Die berüchtigte russische Seele ist so breit wie das Land selbst. Sie hat Platz für Nostalgie, Sehnsucht, Melancholie und Ausgelassenheit. Darin liegt kein Widerspruch. Heute ist es die Fotokunst junger Russen, die diese Tradition, der Suche nach dem Russischsein, fortführt.
Im Sammelbecken des größten sozialen Netzwerks Russlands, VKontakte, florieren Gruppen, die unter anderem „Russischer Tod“(194 500 Mitglieder), „Birkchen“ (157 350 Mitglieder) oder „Russische Leere“ (617 00 Mitglieder) heißen. Ausnahmslos jeder kann seine Aufnahmen zusenden. Davon machen zwischen 50 und 100 Leuten jeden Tag Gebrauch, berichten die Moderatoren der Gruppen. Sie sind es auch, die die Fotos auswählen und publizieren. Sie alle haben die Ästhetisierung des Russischseins, die nationale Identität oder die sowjetische Vergangenheit zum Thema. Populäre Postkartenmotive mit Matrjoschkas und Bären fehlen hier. Es geht um Philosophie.
In der Gruppe „Russischer Tod“ dominieren Bilder von rostigen Industriegeländen, auseinanderfallenden Chruschtschowkas und grauen Plattenbauten. Es ist ein Projekt für Menschen, die in Russland leben und nicht versuchen den „Anschein zu machen, dass hier alles okay ist“, schreiben die Gründer. Statt mit dieser unvollkommenen Realität zu kämpfen, setzt diese Gruppe auf Kontemplation: „Den Prozess des Verfalls kann man nicht aufhalten, man kann sich nur daran erfreuen. Schwermut – das ist ein normaler Zustand für den russischen Menschen. Die russische Kultur ist voll von Bildern der Trauer, des Leidens und der Lethargie“, heißt es.
Die Nutzer umarmen gewöhnliche und banale Landschaften und versuchen, ihre Heimat aus einem anderen Blickwinkel zu betrachten. Sie lehren ihren Mitbürgern, im Grau der Schlafstädte nicht etwas Schreckliches zu sehen, sondern eine Romantik des Post-Apokalyptischen. „Wozu brauche ich Fallout, wenn ich in Saratow lebe“, steht unter einem zugeschickten Foto geschrieben. Die Aufnahme zeigt einen heruntergekommenen Hinterhof, der mit dem düsteren Computerspiel „Fallout“ verglichen wird. „Im Grunde können wir uns am Post-Apokalyptischen trösten, ohne dabei die Apokalypse erlebt zu haben“, sagt Alxsej Salewskij.
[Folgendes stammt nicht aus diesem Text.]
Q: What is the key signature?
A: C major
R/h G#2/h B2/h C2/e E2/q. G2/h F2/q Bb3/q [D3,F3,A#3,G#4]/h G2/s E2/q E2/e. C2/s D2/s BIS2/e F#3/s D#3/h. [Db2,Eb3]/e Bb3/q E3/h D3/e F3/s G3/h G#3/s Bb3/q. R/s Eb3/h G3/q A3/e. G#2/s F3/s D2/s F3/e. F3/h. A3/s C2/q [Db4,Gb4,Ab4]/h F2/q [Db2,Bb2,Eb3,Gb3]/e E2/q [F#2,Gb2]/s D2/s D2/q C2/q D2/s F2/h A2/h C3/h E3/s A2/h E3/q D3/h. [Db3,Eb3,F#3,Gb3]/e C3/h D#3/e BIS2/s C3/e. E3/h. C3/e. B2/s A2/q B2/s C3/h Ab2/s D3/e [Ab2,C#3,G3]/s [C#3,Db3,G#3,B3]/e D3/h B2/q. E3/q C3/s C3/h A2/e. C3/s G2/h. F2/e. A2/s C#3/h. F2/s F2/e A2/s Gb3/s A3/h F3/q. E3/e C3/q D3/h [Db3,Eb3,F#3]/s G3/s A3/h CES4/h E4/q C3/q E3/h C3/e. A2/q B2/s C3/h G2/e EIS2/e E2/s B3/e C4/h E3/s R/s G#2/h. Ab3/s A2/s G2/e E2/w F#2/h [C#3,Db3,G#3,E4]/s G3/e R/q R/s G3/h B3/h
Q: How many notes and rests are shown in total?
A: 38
Anders dagegen fasst die Gruppe „Birkchen“ das Russischsein auf. Sie zeigt ein positives Bild, in dem eine heimelige Atmosphäre herrscht: enge Waldpfade, Katzen, die wohlig auf dem Kamin schlafen, Teeglashalter, die an lange Zugfahrten erinnern, und mit Schnee zugedeckte Dörfchen. Wenn sich in diese Bilder Ironie verirrt, dann ist es eine heitere, die humorvoll gemeint ist. Die Gruppe sei eine Illustration ohne Schönfärberei, mit allen Besonderheiten der Geschichte des russischen Volkes, erzählt Darja Medin. „Unser Leitmotiv sind Szenen aus dem russischen Leben.“
Die Aufmerksamkeit auf menschenleere Landschaften rückt die Gruppe „Russische Leere“. Russland ist voll von leeren Orten. In der überfüllten Hauptstadt sieht man sie nicht. Dafür aber, wenn man das unermessliche Land mit der Transsibirischen Eisenbahn durchquert. „Mit Leere meinen wir keine Ödnis“, kommentiert Danijl Maksjukow. „Es ist eine Gruppe über die metaphysische Verschmelzung mit der Natur, eine Rückkehr zu den Wurzeln, die Suche nach Harmonie.“ Das Projekt unterstreiche die Grenzenlosigkeit des russischen Raumes.
Diese drei Gruppen sind nur die Spitze des Eisbergs. Jeden Tag tauchen neue Gruppen auf, in denen „nostalgische“ Fotos ausgetauscht werden. Es sind weder Hurrapatriotisten noch Kritiker des modernen Russlands, sondern eine große Mehrheit junger Nutzer, die zeigen möchte, welches Russland ihr Herz und ihre Seele wärmt.